Te lezen tekst:
▬▬▬▬▬▬
Numberi 16:26
En hij sprak tot de vergadering, zeggende: Wijkt toch af van de tenten dezer goddeloze mannen, en roert niets aan van hetgeen hunner is, opdat gij niet misschien verdaan wordt in al hun zonden.
Jesaja 52:11
Vertrekt, vertrekt, gaat uit van daar, raakt het onreine niet aan; gaat uit het midden van hen, reinigt u, gij, die de vaten des HEEREN draagt!
2 Corinthiër 6:17
Daarom gaat uit het midden van hen, en scheidt u af, zegt de Heere, en raakt niet aan hetgeen onrein is, en Ik zal ulieden aannemen.
Openbaring 18:4
En ik hoorde een andere stem uit den hemel, zeggende: Gaat uit van haar, Mijn volk, opdat gij aan haar zonden geen gemeenschap hebt, en opdat gij van haar plagen niet ontvangt.
Genesis 19:12-15
Toen zeiden die mannen tot Lot: Wien hebt gij hier nog meer? een schoonzoon, of uw zonen, of uw dochteren, en allen, die gij hebt in deze stad, breng uit deze plaats;
Numberi 16:21-24
Scheidt u af uit het midden van deze vergadering, en Ik zal hen als in een ogenblik verteren!
Deuteronomium 13:17
Ook zal er niets van het verbannene aan uw hand kleven, opdat de HEERE Zich wende van de hitte Zijns toorns, en u geve barmhartigheid, en Zich uwer erbarme, en u vermenigvuldige, gelijk als Hij uw vaderen gezworen heeft;
Mattheüs 10:14
En zo iemand u niet zal ontvangen, noch uw woorden horen, uitgaande uit dat huis of uit dezelve stad, schudt het stof uwer voeten af.
Handelingen 8:20
Maar Petrus zeide tot hem: Uw geld zij met u ten verderve, omdat gij gemeend hebt, dat de gave Gods door geld verkregen wordt!
Handelingen 13:51
Doch zij schudden het stof van hun voeten af tegen dezelve, en kwamen te Ikonium.
1 Timotheüs 5:22
Leg niemand haastelijk de handen op, en heb geen gemeenschap aan anderer zonden; bewaar uzelven rein.
▬▬▬▬▬▬
Wat te doen:
Schrijf uit de bijbelverzen het stuk over dat opent met "Numberi 16:26" en sluit met "des HEEREN draagt!". Wissel daarin "tenten" om voor "huizen".

Opgeslagen gegevens:
▬▬▬▬▬▬
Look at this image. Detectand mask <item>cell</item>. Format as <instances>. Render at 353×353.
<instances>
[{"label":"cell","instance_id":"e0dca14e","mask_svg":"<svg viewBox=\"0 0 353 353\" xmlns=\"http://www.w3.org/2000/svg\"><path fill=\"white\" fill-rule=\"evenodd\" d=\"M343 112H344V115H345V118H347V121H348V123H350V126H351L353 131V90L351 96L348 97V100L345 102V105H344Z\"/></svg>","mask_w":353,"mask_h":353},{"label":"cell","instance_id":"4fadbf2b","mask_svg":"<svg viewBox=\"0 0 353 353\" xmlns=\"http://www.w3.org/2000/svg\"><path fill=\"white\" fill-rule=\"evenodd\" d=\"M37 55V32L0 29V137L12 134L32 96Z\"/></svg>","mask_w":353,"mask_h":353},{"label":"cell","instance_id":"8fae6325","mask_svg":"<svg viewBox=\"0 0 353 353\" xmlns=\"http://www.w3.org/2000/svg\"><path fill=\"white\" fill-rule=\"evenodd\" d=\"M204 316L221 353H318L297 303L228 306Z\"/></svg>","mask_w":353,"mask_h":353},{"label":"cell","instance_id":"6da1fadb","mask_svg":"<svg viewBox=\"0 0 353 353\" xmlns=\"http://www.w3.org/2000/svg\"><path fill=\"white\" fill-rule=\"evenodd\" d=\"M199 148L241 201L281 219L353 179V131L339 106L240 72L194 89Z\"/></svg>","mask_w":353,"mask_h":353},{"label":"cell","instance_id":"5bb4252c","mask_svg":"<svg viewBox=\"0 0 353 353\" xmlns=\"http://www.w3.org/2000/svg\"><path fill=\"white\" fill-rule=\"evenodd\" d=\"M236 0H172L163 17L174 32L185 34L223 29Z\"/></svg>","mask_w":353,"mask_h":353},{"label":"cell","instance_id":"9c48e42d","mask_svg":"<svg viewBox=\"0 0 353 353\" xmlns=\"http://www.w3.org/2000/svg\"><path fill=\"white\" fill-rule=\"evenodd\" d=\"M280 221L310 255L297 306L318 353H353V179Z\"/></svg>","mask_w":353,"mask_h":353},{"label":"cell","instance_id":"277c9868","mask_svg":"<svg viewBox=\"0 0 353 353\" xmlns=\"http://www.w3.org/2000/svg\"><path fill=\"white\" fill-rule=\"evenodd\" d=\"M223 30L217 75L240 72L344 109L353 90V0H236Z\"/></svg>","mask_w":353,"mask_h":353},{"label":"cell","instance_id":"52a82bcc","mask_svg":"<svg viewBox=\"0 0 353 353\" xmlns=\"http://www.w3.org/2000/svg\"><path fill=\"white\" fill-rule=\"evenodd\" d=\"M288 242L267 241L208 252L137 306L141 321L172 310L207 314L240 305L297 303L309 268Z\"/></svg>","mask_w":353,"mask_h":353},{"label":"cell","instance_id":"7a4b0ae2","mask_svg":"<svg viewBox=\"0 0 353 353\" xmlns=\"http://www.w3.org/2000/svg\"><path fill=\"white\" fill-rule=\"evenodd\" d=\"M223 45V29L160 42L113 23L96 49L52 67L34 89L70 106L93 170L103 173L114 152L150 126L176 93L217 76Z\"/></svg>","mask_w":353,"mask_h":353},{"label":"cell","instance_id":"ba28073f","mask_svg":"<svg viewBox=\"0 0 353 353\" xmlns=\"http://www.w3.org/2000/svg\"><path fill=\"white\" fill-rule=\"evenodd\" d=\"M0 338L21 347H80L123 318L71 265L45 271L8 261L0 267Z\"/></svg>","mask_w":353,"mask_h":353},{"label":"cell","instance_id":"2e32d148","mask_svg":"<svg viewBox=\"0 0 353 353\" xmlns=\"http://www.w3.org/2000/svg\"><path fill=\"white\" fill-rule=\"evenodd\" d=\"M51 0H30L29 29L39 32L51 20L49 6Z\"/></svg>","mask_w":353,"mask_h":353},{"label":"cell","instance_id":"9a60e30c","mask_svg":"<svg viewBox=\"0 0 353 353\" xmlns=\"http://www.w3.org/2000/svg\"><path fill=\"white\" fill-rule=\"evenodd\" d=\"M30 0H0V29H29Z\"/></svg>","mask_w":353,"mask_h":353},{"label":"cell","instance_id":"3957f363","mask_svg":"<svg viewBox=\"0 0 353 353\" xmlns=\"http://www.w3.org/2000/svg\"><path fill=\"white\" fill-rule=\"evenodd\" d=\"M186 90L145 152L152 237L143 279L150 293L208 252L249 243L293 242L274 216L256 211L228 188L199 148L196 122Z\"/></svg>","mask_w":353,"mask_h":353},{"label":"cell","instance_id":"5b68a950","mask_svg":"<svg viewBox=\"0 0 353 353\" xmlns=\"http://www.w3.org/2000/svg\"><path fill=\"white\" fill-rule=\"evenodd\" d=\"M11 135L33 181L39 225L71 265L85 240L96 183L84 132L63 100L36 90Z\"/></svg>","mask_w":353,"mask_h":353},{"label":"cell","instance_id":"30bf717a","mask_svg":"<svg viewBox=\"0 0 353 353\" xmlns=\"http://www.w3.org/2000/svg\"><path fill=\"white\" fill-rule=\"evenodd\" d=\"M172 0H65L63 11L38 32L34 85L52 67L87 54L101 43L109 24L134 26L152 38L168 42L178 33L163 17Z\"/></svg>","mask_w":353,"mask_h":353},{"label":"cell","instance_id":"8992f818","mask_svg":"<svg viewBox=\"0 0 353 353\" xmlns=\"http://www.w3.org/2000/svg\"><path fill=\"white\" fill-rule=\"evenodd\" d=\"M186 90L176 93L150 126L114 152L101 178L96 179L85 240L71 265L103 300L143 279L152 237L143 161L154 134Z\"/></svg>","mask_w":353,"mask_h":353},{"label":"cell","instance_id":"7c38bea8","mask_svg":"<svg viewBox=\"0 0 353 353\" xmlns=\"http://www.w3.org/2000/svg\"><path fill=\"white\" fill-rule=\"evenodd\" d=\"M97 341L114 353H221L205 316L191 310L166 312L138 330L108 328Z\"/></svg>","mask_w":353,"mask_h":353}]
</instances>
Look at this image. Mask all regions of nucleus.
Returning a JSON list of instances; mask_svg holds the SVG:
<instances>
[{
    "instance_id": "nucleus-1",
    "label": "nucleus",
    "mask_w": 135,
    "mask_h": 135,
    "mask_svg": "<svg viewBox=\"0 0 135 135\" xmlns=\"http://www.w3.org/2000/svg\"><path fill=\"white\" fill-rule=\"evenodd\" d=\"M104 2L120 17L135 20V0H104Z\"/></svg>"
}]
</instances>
▬▬▬▬▬▬
Het antwoord:
Numberi 16:26
En hij sprak tot de vergadering, zeggende: Wijkt toch af van de huizen dezer goddeloze mannen, en roert niets aan van hetgeen hunner is, opdat gij niet misschien verdaan wordt in al hun zonden.
Jesaja 52:11
Vertrekt, vertrekt, gaat uit van daar, raakt het onreine niet aan; gaat uit het midden van hen, reinigt u, gij, die de vaten des HEEREN draagt!